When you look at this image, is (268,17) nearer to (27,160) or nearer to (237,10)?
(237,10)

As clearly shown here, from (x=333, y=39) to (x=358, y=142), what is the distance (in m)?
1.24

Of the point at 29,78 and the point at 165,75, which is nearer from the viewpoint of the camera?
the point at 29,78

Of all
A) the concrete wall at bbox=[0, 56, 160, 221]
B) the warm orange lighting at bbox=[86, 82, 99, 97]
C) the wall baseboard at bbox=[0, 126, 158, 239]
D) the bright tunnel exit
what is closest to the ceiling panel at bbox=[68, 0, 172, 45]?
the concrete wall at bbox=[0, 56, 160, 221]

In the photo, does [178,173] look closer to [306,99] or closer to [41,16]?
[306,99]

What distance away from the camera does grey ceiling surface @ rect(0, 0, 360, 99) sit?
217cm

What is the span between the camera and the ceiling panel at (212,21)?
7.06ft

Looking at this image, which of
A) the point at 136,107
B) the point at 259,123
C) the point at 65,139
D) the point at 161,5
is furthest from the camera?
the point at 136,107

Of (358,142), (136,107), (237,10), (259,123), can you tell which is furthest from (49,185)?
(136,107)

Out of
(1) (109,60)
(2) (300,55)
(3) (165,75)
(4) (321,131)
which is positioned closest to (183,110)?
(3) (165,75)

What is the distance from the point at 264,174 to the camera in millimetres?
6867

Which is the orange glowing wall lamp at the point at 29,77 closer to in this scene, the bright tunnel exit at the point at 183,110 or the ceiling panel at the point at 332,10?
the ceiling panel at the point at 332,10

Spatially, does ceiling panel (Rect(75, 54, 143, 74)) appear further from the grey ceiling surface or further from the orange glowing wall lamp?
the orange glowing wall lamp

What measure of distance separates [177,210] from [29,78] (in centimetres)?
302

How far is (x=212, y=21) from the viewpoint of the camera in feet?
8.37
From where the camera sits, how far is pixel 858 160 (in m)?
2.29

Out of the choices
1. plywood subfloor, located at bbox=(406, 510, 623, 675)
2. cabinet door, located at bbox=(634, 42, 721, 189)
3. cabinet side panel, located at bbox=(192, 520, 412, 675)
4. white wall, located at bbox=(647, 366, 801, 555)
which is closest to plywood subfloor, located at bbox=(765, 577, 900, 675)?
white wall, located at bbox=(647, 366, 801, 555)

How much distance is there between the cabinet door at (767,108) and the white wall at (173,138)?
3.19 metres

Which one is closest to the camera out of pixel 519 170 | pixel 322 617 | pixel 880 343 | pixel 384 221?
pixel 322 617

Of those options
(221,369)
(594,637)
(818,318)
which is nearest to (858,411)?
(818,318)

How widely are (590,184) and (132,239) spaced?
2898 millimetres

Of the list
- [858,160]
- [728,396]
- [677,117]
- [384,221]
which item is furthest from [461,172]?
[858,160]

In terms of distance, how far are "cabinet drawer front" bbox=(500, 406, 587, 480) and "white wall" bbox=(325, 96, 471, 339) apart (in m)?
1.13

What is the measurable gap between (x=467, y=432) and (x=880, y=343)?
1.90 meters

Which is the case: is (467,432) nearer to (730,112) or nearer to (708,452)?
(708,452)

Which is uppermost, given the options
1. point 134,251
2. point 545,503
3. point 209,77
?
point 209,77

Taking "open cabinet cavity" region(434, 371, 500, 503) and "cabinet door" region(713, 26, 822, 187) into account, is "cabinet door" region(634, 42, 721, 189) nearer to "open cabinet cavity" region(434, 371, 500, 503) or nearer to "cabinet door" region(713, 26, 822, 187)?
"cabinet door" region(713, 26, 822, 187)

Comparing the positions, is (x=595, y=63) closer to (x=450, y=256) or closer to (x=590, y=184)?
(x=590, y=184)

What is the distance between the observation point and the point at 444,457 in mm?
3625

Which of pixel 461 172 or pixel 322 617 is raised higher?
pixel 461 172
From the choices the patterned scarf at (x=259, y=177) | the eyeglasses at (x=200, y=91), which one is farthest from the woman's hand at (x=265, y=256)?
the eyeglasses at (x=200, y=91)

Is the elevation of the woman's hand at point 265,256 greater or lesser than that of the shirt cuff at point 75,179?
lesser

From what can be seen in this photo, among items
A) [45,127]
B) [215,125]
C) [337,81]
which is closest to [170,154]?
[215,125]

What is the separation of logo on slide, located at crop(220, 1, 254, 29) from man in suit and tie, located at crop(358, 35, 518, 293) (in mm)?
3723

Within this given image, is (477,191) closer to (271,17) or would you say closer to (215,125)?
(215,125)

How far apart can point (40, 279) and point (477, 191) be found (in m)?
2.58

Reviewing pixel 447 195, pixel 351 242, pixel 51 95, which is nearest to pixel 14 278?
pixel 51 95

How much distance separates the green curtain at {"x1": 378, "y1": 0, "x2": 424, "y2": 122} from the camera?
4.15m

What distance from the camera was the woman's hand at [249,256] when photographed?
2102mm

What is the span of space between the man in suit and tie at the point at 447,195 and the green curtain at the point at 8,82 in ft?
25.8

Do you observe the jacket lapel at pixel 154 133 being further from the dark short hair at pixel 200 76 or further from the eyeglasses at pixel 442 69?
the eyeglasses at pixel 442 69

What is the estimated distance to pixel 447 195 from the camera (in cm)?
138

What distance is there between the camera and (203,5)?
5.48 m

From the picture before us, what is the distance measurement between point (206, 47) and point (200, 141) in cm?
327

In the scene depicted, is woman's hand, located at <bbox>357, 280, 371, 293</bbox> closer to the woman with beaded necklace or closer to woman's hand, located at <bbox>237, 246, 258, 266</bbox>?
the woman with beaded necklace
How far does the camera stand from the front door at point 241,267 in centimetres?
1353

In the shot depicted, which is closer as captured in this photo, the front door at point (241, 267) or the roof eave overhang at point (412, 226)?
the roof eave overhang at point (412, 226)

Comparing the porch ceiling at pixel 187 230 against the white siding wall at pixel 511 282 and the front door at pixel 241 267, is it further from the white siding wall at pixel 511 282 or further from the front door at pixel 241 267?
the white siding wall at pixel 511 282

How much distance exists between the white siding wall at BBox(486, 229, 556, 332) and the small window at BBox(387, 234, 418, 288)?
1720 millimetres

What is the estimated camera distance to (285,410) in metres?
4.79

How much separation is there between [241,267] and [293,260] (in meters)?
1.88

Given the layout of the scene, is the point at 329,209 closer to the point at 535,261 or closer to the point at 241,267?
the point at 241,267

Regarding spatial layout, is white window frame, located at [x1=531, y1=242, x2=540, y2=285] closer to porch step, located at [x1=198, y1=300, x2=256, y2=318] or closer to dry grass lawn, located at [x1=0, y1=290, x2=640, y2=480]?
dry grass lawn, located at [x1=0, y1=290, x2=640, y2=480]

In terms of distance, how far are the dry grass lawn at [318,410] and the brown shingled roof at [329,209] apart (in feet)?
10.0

________

The task:
Copy all data exactly, start to finish.

Result:
When you look at this image, is (268,17) nearer to (27,160) or nearer to (237,10)?
(237,10)

As clearly shown here, from (x=333, y=39) to (x=358, y=142), what is the distance (in m)?
1.24

Of the point at 29,78 and the point at 165,75, which is nearer from the viewpoint of the camera?
the point at 29,78

Of all
A) the concrete wall at bbox=[0, 56, 160, 221]
B) the warm orange lighting at bbox=[86, 82, 99, 97]
C) the wall baseboard at bbox=[0, 126, 158, 239]
D) the bright tunnel exit
what is closest to the ceiling panel at bbox=[68, 0, 172, 45]?
the concrete wall at bbox=[0, 56, 160, 221]

In the photo, does [178,173] look closer to [306,99] or closer to [41,16]?
[306,99]

What distance away from the camera does grey ceiling surface @ rect(0, 0, 360, 99) sit?
217cm

What is the span between the camera and the ceiling panel at (212,21)?
7.06ft

Looking at this image, which of
A) the point at 136,107
B) the point at 259,123
C) the point at 65,139
D) the point at 161,5
is furthest from the camera?
the point at 136,107

Of (358,142), (136,107), (237,10), (259,123), can you tell which is furthest from (49,185)?
(136,107)

Out of
(1) (109,60)
(2) (300,55)
(3) (165,75)
(4) (321,131)
which is positioned closest to (183,110)?
(3) (165,75)

What is the distance from the point at 264,174 to the camera in millimetres?
6867

Which is the orange glowing wall lamp at the point at 29,77 closer to in this scene, the bright tunnel exit at the point at 183,110 or the ceiling panel at the point at 332,10?
the ceiling panel at the point at 332,10

Spatially, does ceiling panel (Rect(75, 54, 143, 74)) appear further from the grey ceiling surface or further from the orange glowing wall lamp?
the orange glowing wall lamp

What measure of distance separates [177,210] from [29,78] (in centimetres)?
302

How far is (x=212, y=21) from the viewpoint of the camera in feet?
8.37
From where the camera sits, how far is pixel 858 160 (in m)?
2.29

Out of the choices
1. plywood subfloor, located at bbox=(406, 510, 623, 675)
2. cabinet door, located at bbox=(634, 42, 721, 189)
3. cabinet side panel, located at bbox=(192, 520, 412, 675)
4. white wall, located at bbox=(647, 366, 801, 555)
which is closest to plywood subfloor, located at bbox=(765, 577, 900, 675)?
white wall, located at bbox=(647, 366, 801, 555)

How much distance is there between the cabinet door at (767,108) and the white wall at (173,138)?
3.19 metres

Which one is closest to the camera out of pixel 519 170 | pixel 322 617 | pixel 880 343 | pixel 384 221?
pixel 322 617

Of those options
(221,369)
(594,637)
(818,318)
which is nearest to (858,411)?
(818,318)

How widely are (590,184) and (132,239) spaced?
2898 millimetres

Of the list
- [858,160]
- [728,396]
- [677,117]
- [384,221]
which item is furthest from [461,172]?
[858,160]

In terms of distance, how far are "cabinet drawer front" bbox=(500, 406, 587, 480) and "white wall" bbox=(325, 96, 471, 339) apart (in m)?
1.13

What is the measurable gap between (x=467, y=432) and (x=880, y=343)?
1.90 meters

Which is the case: is (467,432) nearer to (730,112) or nearer to (708,452)?
(708,452)

Which is uppermost, given the options
1. point 134,251
2. point 545,503
3. point 209,77
?
point 209,77

Taking "open cabinet cavity" region(434, 371, 500, 503) and "cabinet door" region(713, 26, 822, 187) into account, is "cabinet door" region(634, 42, 721, 189) nearer to "open cabinet cavity" region(434, 371, 500, 503) or nearer to "cabinet door" region(713, 26, 822, 187)?
"cabinet door" region(713, 26, 822, 187)

Comparing the positions, is (x=595, y=63) closer to (x=450, y=256) or closer to (x=590, y=184)?
(x=590, y=184)

What is the distance between the observation point and the point at 444,457 in mm?
3625

Which of pixel 461 172 or pixel 322 617 is raised higher?
pixel 461 172
From the choices the patterned scarf at (x=259, y=177) | the eyeglasses at (x=200, y=91), which one is farthest from the woman's hand at (x=265, y=256)?
the eyeglasses at (x=200, y=91)

Is the elevation of the woman's hand at point 265,256 greater or lesser than that of the shirt cuff at point 75,179?
lesser

From what can be seen in this photo, among items
A) [45,127]
B) [215,125]
C) [337,81]
which is closest to [170,154]?
[215,125]

What is the separation of logo on slide, located at crop(220, 1, 254, 29) from man in suit and tie, located at crop(358, 35, 518, 293) (in mm)?
3723

Within this given image, is (477,191) closer to (271,17) or would you say closer to (215,125)?
(215,125)

How far apart can point (40, 279) and point (477, 191) be found (in m)?
2.58

Reviewing pixel 447 195, pixel 351 242, pixel 51 95, which is nearest to pixel 14 278?
pixel 51 95

How much distance separates the green curtain at {"x1": 378, "y1": 0, "x2": 424, "y2": 122} from the camera?
4.15m

What distance from the camera was the woman's hand at [249,256] when photographed?
2102mm

What is the span of space between the man in suit and tie at the point at 447,195 and the green curtain at the point at 8,82 in ft?
25.8

Do you observe the jacket lapel at pixel 154 133 being further from the dark short hair at pixel 200 76 or further from the eyeglasses at pixel 442 69?
the eyeglasses at pixel 442 69

What is the estimated distance to pixel 447 195 from the camera (in cm)?
138

What distance is there between the camera and (203,5)?
5.48 m

From the picture before us, what is the distance measurement between point (206, 47) and point (200, 141) in cm?
327

In the scene depicted, is woman's hand, located at <bbox>357, 280, 371, 293</bbox> closer to the woman with beaded necklace or closer to woman's hand, located at <bbox>237, 246, 258, 266</bbox>?
the woman with beaded necklace
How far does the camera stand from the front door at point 241,267 in centimetres?
1353

In the shot depicted, which is closer as captured in this photo, the front door at point (241, 267) or the roof eave overhang at point (412, 226)?
the roof eave overhang at point (412, 226)

Comparing the porch ceiling at pixel 187 230 against the white siding wall at pixel 511 282 and the front door at pixel 241 267, is it further from the white siding wall at pixel 511 282 or further from the front door at pixel 241 267?
the white siding wall at pixel 511 282

How much distance exists between the white siding wall at BBox(486, 229, 556, 332) and the small window at BBox(387, 234, 418, 288)?
1720 millimetres

What is the estimated camera distance to (285,410) in metres?
4.79

How much separation is there between [241,267] and [293,260] (in meters)?
1.88

Given the layout of the scene, is the point at 329,209 closer to the point at 535,261 or closer to the point at 241,267?
the point at 241,267

Regarding spatial layout, is white window frame, located at [x1=531, y1=242, x2=540, y2=285] closer to porch step, located at [x1=198, y1=300, x2=256, y2=318] or closer to dry grass lawn, located at [x1=0, y1=290, x2=640, y2=480]?
dry grass lawn, located at [x1=0, y1=290, x2=640, y2=480]

In terms of distance, how far are the dry grass lawn at [318,410] and the brown shingled roof at [329,209] apart (in feet)?
10.0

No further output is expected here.